Irene, a garota usando o arco, que salvou Lara, só acenou com a cabeça. Zek, a única do grupo usando uma armadura completa, e não parecendo nem um pouco cansada ou abalada depois daquilo tudo, também acenou. A garota raramente falava algo, e mesmo quando o fazia, geralmente era uma pergunta direcionada ao Jon, sobre coisas completamente aleatórias.
— A escolta está dispensada — disse Joanne ao homem, que ainda amaldiçoava Lara com os olhos.
— São muito poucos, eu e mais 4 que podemos ir com vocês.
— Estela, você é minha melhor amiga, mas luta mal, e os cavaleiros enviados para nos proteger não valem nada. — Joanne olhou rapidamente em volta, receosa que o líder da escolta ainda estivesse por perto, mas não era o caso. — Pelo que Lara falou, podemos negociar com o Rei de Arcadia por uma escolta, e até lá estaremos melhor sozinhos.

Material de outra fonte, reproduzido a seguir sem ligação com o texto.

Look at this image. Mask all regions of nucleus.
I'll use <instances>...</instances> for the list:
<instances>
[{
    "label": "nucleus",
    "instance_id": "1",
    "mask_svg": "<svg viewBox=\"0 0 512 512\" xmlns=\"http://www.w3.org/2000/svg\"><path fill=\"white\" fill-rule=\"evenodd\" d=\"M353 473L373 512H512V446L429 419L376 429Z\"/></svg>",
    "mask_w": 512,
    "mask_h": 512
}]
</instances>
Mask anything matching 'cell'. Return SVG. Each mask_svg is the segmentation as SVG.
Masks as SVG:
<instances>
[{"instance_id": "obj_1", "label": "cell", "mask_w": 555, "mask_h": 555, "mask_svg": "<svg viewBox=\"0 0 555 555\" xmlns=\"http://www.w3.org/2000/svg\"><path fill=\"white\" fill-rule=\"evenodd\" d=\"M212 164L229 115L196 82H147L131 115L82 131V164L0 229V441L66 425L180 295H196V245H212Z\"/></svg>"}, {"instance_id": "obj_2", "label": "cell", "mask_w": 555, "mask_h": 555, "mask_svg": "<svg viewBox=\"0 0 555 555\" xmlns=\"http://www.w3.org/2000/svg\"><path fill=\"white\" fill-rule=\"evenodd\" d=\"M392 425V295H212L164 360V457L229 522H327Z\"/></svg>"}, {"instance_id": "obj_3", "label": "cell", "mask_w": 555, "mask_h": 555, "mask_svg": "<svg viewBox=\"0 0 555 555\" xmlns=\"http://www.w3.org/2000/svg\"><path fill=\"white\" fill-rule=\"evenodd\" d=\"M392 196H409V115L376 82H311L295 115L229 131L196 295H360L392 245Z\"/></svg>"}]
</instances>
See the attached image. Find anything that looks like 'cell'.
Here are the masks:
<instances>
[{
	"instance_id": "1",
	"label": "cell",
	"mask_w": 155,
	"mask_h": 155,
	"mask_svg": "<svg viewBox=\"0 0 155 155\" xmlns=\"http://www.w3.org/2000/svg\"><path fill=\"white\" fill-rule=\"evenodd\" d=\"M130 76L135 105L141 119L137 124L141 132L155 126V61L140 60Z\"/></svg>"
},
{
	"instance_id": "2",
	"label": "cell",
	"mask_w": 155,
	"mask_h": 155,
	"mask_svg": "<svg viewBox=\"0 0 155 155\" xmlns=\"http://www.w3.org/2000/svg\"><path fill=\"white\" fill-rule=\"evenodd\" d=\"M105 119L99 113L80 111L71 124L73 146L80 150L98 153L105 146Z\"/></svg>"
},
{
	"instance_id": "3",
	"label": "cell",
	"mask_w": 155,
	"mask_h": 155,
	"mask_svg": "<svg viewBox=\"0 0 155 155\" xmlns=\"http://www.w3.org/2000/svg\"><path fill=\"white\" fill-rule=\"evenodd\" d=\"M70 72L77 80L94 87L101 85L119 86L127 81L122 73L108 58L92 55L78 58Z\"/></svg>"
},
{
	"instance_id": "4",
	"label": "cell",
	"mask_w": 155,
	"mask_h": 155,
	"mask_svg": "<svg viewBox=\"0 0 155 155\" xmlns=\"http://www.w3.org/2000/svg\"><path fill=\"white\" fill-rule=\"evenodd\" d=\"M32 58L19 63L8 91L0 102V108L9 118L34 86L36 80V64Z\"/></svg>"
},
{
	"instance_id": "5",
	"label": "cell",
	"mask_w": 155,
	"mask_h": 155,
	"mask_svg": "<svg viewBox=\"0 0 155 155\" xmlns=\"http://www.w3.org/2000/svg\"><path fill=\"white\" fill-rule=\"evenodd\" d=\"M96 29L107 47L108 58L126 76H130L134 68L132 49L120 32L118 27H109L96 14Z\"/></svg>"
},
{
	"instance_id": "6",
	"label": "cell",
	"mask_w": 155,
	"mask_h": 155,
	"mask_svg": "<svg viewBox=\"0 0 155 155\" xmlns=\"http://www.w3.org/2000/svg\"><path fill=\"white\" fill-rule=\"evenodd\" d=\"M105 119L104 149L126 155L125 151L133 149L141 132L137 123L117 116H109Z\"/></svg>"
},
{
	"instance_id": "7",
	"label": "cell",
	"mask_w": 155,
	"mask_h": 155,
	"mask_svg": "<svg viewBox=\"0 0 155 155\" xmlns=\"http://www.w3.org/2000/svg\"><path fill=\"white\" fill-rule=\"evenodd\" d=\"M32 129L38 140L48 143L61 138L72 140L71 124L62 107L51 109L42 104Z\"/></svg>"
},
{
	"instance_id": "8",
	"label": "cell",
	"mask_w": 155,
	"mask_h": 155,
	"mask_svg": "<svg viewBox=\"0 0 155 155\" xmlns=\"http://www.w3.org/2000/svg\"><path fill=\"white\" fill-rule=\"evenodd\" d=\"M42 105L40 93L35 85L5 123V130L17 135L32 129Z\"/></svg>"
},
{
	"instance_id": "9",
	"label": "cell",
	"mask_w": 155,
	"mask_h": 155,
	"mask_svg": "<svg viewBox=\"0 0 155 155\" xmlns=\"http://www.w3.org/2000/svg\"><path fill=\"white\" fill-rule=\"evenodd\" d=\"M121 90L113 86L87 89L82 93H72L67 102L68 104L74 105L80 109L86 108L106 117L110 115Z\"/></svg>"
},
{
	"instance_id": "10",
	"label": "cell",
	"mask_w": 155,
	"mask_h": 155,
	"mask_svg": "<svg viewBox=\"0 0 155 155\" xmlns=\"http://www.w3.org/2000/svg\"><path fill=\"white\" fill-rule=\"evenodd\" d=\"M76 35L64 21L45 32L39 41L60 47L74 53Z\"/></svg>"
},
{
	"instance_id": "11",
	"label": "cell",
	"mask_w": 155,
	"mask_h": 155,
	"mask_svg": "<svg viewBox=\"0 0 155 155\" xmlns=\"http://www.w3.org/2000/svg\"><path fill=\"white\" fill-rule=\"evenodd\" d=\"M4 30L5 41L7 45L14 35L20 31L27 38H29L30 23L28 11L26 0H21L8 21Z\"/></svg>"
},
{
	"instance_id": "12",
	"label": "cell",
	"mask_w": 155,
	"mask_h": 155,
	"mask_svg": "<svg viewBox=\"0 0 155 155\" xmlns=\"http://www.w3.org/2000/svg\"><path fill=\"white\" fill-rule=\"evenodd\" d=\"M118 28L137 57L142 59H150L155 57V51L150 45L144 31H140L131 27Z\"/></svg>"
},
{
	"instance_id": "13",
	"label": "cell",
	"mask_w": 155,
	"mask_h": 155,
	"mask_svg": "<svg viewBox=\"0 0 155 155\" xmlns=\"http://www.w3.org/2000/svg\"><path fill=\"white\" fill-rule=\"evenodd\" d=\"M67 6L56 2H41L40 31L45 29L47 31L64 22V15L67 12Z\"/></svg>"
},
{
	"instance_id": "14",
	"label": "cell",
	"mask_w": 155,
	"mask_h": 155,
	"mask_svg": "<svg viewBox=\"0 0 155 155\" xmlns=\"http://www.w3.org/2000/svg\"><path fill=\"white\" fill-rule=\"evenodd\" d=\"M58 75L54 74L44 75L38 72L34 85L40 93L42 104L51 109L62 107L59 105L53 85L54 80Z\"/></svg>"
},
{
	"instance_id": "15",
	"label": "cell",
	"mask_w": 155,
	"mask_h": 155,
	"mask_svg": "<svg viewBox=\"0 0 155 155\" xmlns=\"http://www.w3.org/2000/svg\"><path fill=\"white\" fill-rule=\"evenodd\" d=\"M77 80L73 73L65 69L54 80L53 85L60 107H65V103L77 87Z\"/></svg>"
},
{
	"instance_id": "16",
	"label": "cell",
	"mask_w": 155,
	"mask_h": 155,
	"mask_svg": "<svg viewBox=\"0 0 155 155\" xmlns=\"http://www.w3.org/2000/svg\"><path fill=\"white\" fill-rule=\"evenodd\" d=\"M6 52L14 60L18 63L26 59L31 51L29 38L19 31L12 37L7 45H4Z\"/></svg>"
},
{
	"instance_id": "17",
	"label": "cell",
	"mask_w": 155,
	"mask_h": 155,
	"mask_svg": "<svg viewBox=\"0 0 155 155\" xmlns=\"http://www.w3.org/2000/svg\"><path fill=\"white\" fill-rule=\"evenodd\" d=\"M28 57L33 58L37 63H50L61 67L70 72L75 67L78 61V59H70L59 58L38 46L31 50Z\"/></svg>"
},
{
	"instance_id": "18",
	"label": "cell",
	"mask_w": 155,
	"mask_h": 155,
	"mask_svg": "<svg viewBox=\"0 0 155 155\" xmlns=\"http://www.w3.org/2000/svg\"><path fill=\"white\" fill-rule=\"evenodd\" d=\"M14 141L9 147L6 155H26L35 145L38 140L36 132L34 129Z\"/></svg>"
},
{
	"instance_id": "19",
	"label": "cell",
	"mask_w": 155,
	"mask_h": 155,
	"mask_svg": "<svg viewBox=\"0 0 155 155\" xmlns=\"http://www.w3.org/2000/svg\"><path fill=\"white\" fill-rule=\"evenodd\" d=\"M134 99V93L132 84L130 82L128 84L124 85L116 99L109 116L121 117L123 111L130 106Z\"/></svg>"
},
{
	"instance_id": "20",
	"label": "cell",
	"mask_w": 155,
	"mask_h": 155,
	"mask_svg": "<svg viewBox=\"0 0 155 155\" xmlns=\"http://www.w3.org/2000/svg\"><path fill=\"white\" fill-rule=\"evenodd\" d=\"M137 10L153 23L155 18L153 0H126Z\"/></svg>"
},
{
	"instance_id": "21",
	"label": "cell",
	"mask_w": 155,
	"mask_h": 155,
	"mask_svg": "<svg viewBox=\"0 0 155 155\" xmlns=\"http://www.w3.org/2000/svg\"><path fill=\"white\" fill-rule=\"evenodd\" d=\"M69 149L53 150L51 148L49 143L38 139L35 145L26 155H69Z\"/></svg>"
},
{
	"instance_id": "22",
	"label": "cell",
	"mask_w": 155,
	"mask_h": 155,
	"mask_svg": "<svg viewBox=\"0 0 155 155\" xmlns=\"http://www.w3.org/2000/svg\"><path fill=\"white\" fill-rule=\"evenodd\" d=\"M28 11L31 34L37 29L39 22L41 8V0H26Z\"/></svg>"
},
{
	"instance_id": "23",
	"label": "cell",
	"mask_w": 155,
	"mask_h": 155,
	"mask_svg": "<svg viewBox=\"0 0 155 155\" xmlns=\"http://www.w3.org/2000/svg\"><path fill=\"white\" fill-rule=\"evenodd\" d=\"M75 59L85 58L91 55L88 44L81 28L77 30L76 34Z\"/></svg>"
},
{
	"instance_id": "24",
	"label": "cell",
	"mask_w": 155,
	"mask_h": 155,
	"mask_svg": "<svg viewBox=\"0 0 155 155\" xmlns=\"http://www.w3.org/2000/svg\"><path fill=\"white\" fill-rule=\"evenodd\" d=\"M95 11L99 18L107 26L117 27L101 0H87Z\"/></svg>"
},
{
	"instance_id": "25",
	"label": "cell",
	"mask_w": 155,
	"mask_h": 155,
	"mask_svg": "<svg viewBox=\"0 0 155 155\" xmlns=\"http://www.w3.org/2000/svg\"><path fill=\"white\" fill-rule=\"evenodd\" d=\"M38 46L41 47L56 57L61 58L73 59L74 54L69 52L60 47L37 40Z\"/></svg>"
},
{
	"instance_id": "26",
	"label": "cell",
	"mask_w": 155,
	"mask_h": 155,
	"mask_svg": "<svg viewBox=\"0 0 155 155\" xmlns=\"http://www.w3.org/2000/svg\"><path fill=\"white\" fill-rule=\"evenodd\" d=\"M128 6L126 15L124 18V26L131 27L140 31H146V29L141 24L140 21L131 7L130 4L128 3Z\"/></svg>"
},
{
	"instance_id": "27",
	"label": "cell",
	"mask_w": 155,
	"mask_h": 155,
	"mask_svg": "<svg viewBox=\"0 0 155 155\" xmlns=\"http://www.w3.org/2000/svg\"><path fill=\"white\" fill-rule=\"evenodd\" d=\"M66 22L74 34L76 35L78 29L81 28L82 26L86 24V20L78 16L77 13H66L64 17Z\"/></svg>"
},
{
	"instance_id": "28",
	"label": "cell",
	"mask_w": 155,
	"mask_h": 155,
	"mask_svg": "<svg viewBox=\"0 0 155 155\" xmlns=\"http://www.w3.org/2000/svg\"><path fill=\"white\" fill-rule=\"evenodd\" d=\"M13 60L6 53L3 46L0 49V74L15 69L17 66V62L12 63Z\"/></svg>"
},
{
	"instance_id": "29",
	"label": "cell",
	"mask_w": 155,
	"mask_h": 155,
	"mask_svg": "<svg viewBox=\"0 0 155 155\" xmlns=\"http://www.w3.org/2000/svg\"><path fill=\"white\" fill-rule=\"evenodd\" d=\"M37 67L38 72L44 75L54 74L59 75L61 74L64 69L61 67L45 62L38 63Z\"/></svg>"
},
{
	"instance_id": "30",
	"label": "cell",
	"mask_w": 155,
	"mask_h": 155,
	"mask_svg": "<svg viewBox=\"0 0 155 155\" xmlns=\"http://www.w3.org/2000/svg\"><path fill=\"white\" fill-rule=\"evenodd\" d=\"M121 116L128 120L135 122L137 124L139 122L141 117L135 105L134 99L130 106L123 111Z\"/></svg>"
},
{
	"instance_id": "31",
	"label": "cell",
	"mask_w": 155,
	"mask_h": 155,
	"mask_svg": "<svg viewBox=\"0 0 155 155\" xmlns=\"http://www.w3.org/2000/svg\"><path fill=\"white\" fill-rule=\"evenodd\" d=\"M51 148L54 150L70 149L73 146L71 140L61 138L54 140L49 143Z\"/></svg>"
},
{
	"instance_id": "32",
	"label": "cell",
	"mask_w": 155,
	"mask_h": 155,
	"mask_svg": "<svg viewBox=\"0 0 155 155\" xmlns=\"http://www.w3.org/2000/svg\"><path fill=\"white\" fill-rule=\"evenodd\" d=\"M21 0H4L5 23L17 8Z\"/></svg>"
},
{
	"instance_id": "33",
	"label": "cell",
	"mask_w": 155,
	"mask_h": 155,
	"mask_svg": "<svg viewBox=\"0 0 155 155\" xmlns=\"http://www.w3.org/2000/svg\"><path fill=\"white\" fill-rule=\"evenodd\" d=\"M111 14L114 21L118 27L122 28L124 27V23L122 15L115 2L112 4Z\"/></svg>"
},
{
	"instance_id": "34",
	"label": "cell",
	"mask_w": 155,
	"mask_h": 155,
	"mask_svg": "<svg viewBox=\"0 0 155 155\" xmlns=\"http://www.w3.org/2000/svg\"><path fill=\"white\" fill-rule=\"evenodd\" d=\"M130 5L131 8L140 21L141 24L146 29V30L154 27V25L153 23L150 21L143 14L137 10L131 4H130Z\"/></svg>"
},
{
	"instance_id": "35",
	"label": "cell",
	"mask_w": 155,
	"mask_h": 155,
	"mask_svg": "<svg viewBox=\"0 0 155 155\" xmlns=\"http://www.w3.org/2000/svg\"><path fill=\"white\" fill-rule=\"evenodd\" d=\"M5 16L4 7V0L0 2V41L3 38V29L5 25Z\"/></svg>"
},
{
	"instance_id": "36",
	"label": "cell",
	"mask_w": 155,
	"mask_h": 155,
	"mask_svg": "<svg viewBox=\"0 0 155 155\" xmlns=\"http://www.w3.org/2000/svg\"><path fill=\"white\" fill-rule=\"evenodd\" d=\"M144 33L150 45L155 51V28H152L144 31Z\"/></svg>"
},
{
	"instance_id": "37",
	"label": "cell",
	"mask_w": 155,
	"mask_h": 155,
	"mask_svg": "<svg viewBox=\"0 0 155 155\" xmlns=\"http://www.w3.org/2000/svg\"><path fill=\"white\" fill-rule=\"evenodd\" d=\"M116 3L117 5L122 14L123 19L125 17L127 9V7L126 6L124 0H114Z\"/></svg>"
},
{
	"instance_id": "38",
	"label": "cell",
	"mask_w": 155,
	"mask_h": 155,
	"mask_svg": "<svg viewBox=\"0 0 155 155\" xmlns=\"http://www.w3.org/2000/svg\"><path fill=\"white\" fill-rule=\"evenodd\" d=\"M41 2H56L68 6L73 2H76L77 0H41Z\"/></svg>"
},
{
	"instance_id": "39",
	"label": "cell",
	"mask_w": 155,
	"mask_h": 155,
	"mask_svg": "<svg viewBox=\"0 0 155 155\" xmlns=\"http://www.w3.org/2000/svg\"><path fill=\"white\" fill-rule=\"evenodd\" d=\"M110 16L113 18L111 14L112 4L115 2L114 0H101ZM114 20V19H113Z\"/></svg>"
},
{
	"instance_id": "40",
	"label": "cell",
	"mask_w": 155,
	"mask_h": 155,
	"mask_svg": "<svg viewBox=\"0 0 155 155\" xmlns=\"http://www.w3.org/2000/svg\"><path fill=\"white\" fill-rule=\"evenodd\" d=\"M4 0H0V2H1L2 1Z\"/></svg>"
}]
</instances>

A princesa mimada, Zek e eu, valemos pelo triplo dos soldados do templo que morreram aqui. É uma perda de tempo levar mais.
Estela pareceu claramente triste com o que ouviu, e mais ainda pela frieza de Joanne para com os mortos. Mas já conhecia a personalidade dura e sincera de sua líder faz tempo. Acenou com a cabeça e seguiu suas ordens.
Joanne e seus 4 companheiros montaram nos poucos cavalos que sobraram depois do ataque, e seguiram para Arcadia.
Lara respirou fundo, e depois fez uma expressão triste:
— Eu espero que você esteja certa quanto a isso, seja lá quem for…… — sussurrou a garota, olhando com desconfiança para o céu nublado.